Repeat the whole listing. Keep it exact.

=== Dataset records ===

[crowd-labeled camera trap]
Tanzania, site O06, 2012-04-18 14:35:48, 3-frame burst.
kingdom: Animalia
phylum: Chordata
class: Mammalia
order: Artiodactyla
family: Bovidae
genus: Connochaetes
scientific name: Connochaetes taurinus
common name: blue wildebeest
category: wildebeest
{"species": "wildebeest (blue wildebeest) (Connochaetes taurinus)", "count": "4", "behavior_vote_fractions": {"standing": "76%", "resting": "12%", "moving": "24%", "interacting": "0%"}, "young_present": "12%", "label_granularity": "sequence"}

===

| Result for this exercise |
[crowd-labeled camera trap]
Tanzania, site O06, 2012-04-18 14:35:48, 3-frame burst.
kingdom: Animalia
phylum: Chordata
class: Mammalia
order: Artiodactyla
family: Bovidae
genus: Connochaetes
scientific name: Connochaetes taurinus
common name: blue wildebeest
category: wildebeest
{"species": "wildebeest (blue wildebeest) (Connochaetes taurinus)", "count": "4", "behavior_vote_fractions": {"standing": "76%", "resting": "12%", "moving": "24%", "interacting": "0%"}, "young_present": "12%", "label_granularity": "sequence"}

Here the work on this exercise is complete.